Leaving out the pictures, return each line of the entries from the first through the line with "Warren Buffet investerar", and only those lines.

========

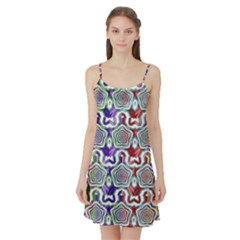 Digital Patterned Ornament Computer Graphic Satin Night Slip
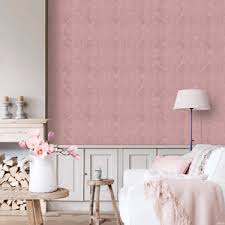 rosa tapeten günstig kaufen ebay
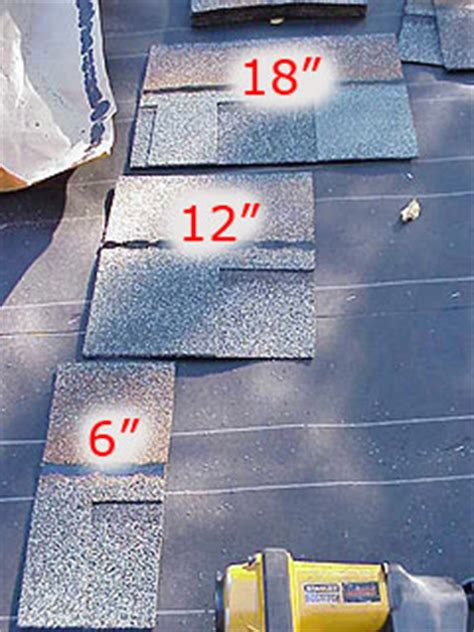 Roofing Shingles Installing Architectural Roofing Shingles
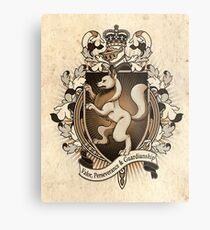 Wolf Coat Of Arms Heraldry Metal Print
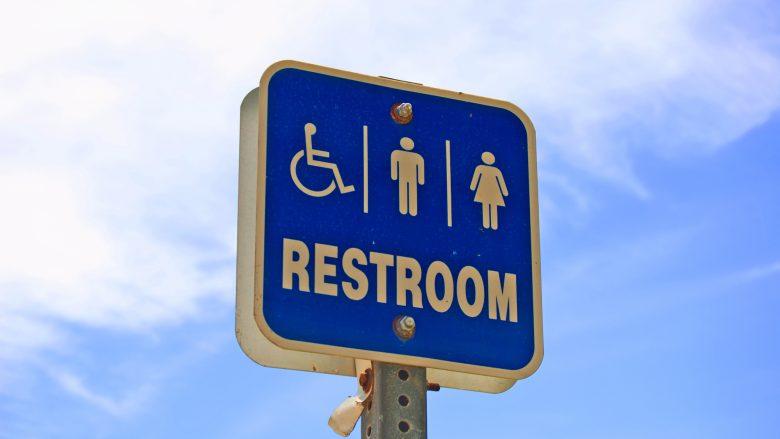 ハワイのトイレ事情、日本と違うところはココ!
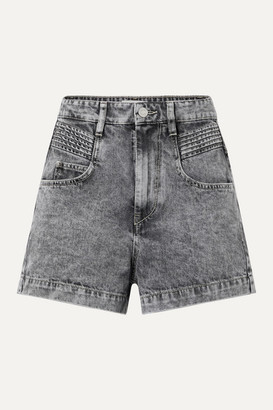 Etoile Isabel Marant Hiana Acid-wash Denim Shorts - Gray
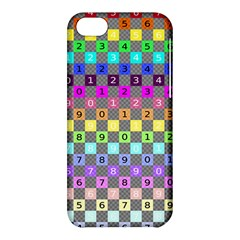 Test Number Color Rainbow Apple iPhone 5C Hardshell Case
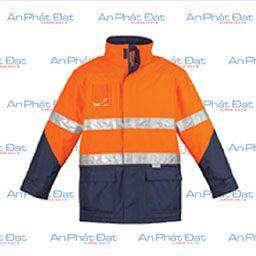 Đồng phục bảo hộ lao động C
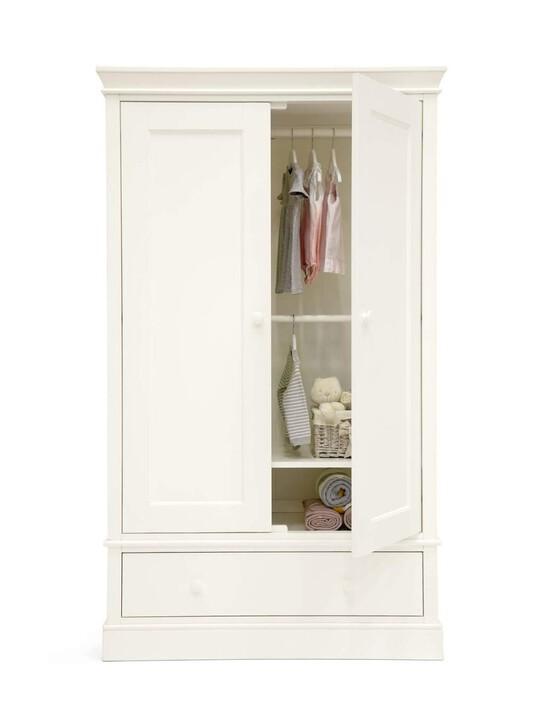 خزانة أكسفورد - أبيض image number 6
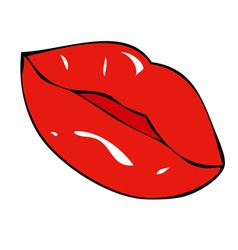 Full lips and sensual vector image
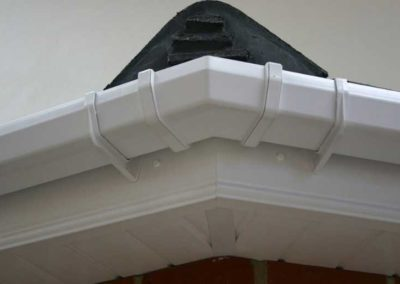 Guttering-and-roof-1024x662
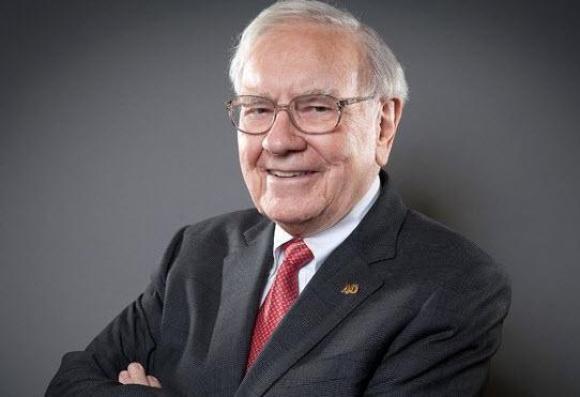 Warren Buffet investerar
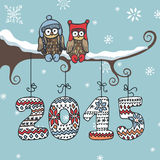 New year knitted figures,owl,branch. Christmas ,new year card.Cute cartoon owl couple sitting on branchrKnitted figures 2015 hanging on the ropes.Funny doodles Royalty Free Stock Photos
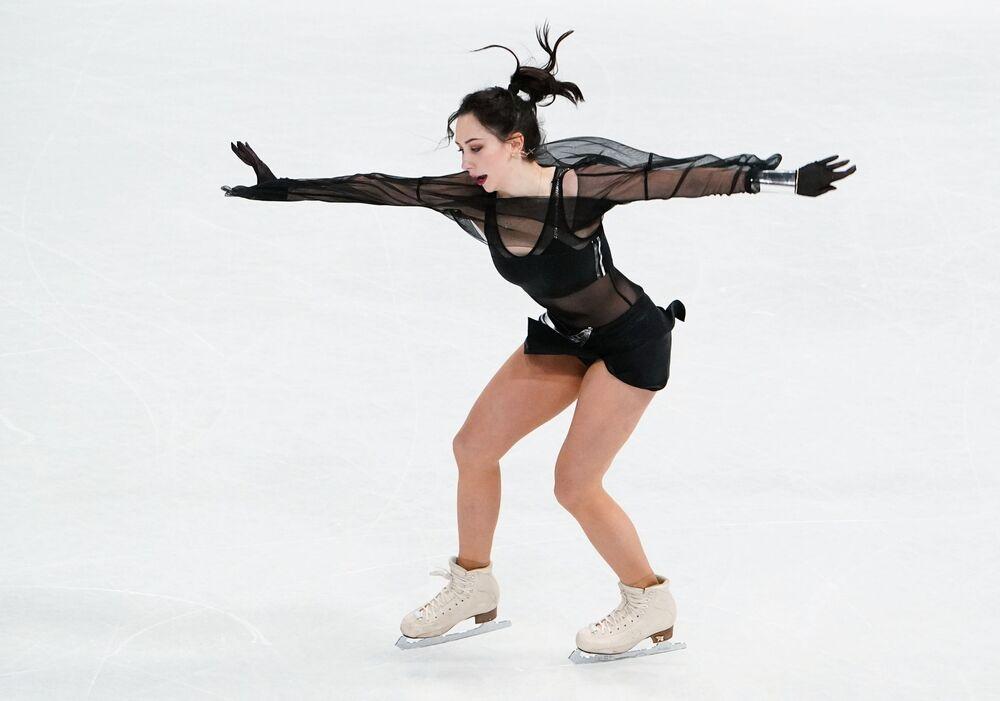Elizaveta Tuktamysheva of Russia in women single's short programme.
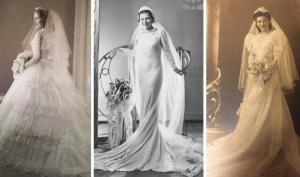 ინტერნეტში მომხმარებლებმა ბებიების საქორწილო ფოტოები გაავრცელეს-ისინი შეუდარებლად გამოიყურებიან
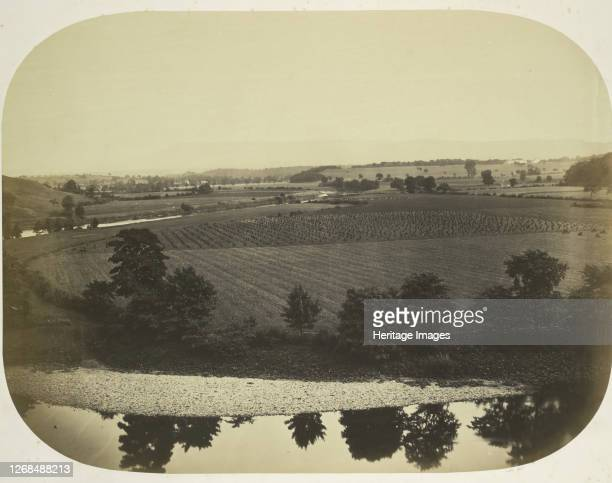 Valley of the Ribble and Pendle Hill, 1859. Artist Roger Fenton.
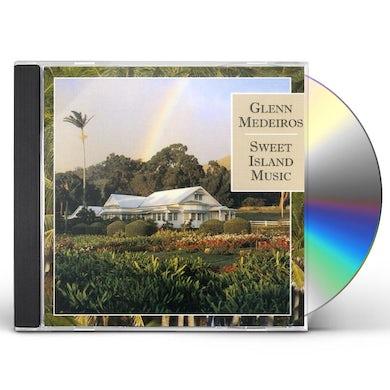 Glenn Medeiros SWEET ISLAND MUSIC CD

========

> [Task output]
 Digital Patterned Ornament Computer Graphic Satin Night Slip
 rosa tapeten günstig kaufen ebay
 Roofing Shingles Installing Architectural Roofing Shingles
 Wolf Coat Of Arms Heraldry Metal Print
 ハワイのトイレ事情、日本と違うところはココ!
 Etoile Isabel Marant Hiana Acid-wash Denim Shorts - Gray
 Test Number Color Rainbow Apple iPhone 5C Hardshell Case
 Đồng phục bảo hộ lao động C
 خزانة أكسفورد - أبيض image number 6
 Full lips and sensual vector image
 Guttering-and-roof-1024x662
 Warren Buffet investerar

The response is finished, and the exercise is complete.